Nonprofit Dreamin’ (1 – 2 November)

The second event held during these four days was Nonprofit Dreamin’, a Trailblazer Community Conference designed specifically for Nonprofit organisations and the Nonprofit community. The event included a wide range of sessions covering topics such as DLRS, Salesforce Indicators, Inclusion, Fundraising, Mentorship and yes even AI. Across the two days there were around 30 sessions for a range of Nonprofit users including End Users and Admins.

Mark was one of the over 30 different speakers at the event, delivering a technical session on how Nonprofit Admins can use SOQL Queries in their day-to-day work and how to get the most out of it. SOQL is a technical language that returns data held in a Salesforce org in a table format like that of a report. SOQL, with its SQL like structure, is a little more powerful than standard reporting and can be used in other more complex functionality throughout Salesforce.

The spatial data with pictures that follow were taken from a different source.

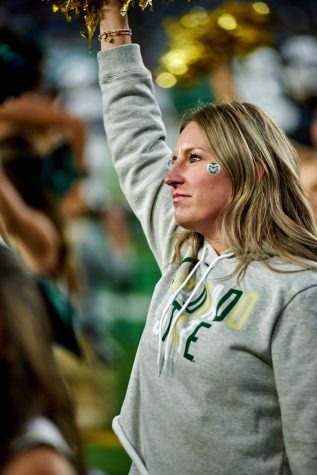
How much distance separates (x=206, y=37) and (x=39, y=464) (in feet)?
4.81

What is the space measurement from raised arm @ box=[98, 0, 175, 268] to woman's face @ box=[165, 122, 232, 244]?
11cm

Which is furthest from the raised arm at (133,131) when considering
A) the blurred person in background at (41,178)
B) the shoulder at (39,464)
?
the blurred person in background at (41,178)

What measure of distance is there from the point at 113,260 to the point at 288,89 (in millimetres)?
752

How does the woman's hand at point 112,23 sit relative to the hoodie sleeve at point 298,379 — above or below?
above

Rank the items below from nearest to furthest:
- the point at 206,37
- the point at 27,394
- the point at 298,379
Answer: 1. the point at 298,379
2. the point at 27,394
3. the point at 206,37

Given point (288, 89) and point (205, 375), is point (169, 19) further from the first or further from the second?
point (205, 375)

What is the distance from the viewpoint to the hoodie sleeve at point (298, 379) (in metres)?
0.94

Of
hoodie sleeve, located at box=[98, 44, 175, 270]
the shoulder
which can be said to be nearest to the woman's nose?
hoodie sleeve, located at box=[98, 44, 175, 270]

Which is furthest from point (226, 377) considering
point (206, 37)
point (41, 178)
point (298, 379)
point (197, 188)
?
point (206, 37)

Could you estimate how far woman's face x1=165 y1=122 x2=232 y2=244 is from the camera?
1.10m

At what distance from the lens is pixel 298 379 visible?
37.2 inches

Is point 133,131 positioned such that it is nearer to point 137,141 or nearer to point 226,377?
point 137,141

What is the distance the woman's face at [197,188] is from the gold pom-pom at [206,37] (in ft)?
3.21

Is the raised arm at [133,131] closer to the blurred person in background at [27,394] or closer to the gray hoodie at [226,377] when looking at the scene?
the gray hoodie at [226,377]
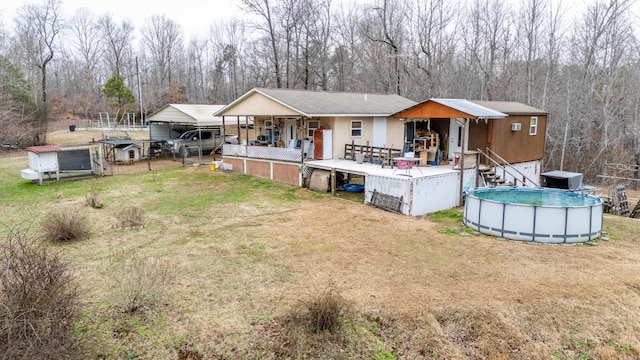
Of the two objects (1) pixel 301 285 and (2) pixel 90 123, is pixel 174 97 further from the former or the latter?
(1) pixel 301 285

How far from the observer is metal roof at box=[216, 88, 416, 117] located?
1680cm

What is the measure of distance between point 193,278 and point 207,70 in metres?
53.3

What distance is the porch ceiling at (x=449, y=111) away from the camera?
48.6ft

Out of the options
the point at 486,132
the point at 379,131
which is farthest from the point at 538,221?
the point at 379,131

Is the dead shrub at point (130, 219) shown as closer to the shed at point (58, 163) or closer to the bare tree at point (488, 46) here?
the shed at point (58, 163)

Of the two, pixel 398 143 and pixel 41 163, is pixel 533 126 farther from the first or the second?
pixel 41 163

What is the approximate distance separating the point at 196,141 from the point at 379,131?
1250cm

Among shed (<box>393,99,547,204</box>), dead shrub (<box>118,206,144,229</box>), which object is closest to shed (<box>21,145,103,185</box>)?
dead shrub (<box>118,206,144,229</box>)

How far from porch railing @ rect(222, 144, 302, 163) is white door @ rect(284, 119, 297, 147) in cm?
146

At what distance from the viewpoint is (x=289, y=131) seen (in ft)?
64.4

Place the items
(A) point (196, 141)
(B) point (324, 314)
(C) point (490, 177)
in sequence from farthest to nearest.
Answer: (A) point (196, 141), (C) point (490, 177), (B) point (324, 314)

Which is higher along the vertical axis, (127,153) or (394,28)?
(394,28)

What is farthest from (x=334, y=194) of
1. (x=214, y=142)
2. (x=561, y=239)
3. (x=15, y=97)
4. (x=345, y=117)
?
(x=15, y=97)

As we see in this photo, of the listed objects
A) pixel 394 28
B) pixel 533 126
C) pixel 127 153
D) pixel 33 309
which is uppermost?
pixel 394 28
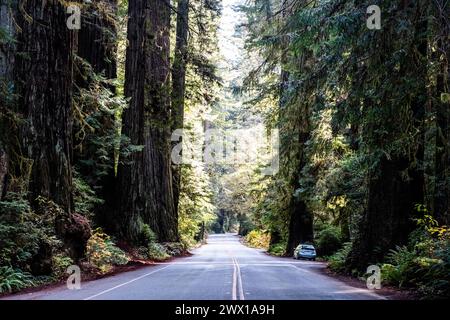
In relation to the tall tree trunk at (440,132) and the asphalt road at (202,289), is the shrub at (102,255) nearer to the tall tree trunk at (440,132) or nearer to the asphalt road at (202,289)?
the asphalt road at (202,289)

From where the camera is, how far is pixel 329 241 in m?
30.6

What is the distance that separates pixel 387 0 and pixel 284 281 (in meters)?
7.88

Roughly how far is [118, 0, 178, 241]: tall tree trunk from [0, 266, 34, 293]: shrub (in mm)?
9851

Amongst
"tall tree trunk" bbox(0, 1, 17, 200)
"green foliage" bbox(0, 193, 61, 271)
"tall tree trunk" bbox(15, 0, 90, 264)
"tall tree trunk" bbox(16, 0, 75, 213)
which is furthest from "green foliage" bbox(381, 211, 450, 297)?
"tall tree trunk" bbox(0, 1, 17, 200)

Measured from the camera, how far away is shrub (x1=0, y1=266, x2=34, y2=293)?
11.4 m

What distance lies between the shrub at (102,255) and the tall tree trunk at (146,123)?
3126 millimetres

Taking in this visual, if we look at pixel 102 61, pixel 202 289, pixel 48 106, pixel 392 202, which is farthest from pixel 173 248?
pixel 202 289

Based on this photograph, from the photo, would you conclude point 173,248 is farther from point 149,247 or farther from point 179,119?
point 179,119

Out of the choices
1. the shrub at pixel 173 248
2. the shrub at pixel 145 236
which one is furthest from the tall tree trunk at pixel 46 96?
the shrub at pixel 173 248

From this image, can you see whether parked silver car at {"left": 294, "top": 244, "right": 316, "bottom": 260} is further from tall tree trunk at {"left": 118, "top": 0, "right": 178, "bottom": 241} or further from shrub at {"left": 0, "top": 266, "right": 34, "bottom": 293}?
shrub at {"left": 0, "top": 266, "right": 34, "bottom": 293}

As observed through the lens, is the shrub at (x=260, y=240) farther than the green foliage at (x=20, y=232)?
Yes

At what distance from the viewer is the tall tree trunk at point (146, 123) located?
22.3 metres
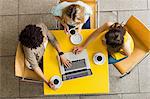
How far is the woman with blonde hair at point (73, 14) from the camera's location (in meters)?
2.10

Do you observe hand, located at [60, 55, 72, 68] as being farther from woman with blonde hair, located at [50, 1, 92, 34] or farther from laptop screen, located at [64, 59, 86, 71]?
woman with blonde hair, located at [50, 1, 92, 34]

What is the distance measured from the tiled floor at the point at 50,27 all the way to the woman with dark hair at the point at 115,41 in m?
0.50

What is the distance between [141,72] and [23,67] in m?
1.05

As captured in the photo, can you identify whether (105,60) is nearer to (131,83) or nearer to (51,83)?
(51,83)

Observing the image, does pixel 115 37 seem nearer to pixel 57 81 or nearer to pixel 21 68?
pixel 57 81

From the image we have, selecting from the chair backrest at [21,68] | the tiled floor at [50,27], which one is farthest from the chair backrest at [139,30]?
the chair backrest at [21,68]

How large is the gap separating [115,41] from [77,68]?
31 cm

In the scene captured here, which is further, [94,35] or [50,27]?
[50,27]

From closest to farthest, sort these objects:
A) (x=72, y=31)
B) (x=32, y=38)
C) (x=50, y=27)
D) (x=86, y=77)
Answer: (x=32, y=38) → (x=86, y=77) → (x=72, y=31) → (x=50, y=27)

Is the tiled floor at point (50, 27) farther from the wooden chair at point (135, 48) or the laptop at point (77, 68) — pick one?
the laptop at point (77, 68)

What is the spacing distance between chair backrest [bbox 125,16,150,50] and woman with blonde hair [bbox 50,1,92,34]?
0.97ft

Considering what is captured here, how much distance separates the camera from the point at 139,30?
2.17 m

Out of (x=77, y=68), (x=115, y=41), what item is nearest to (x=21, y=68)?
(x=77, y=68)

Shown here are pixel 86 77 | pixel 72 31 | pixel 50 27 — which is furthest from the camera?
pixel 50 27
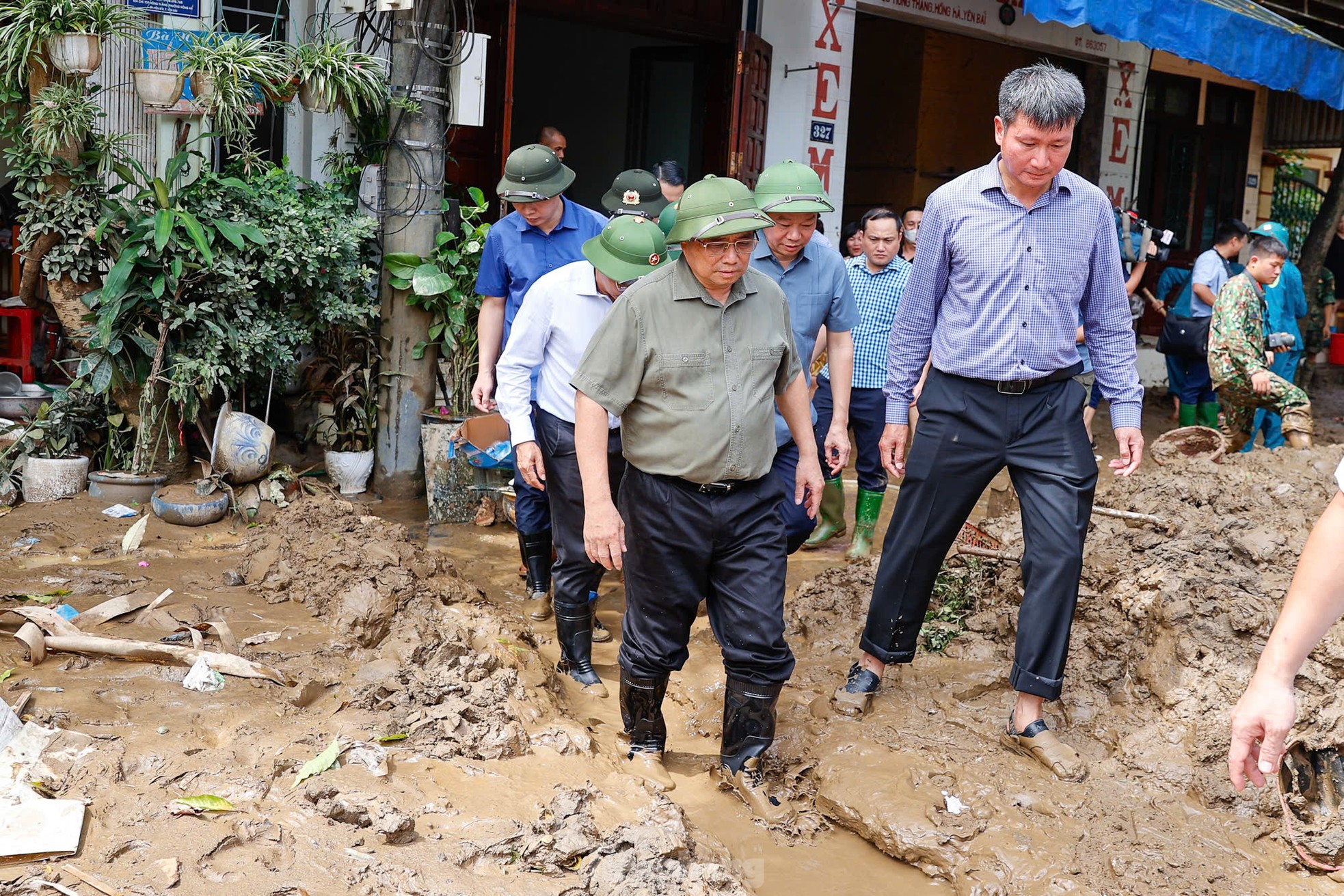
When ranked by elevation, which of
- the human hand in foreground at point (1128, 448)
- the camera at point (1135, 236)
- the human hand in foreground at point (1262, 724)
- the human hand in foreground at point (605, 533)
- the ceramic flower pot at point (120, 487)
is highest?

There was also a session based on the work done in the Commons Community Programme (described above), bringing that work to a wider audience. This session focused on two of the existing projects in the programme, the Summit Events App and Salesforce Indicators. Salesforce Indicators was of particular interest to us, as it is an application that sits on top of Salesforce and allows you to display icons (or indicators) to highlight important data or things to know about that record. For example, if a Contact has said that they should not be contacted, then, as long as you have a field in your org to record that, you can create an indicator for that and display it on the record in Salesforce. It seems likely that this will become a common feature of the implementations we deliver, as really helps draw the attention of the user to any important details.

All the sessions at Nonprofit Dreamin’ were recorded and will be available on their YouTube channel at a later date. No announcement on when the next Nonprofit Dreamin’ will take place has been announced yet.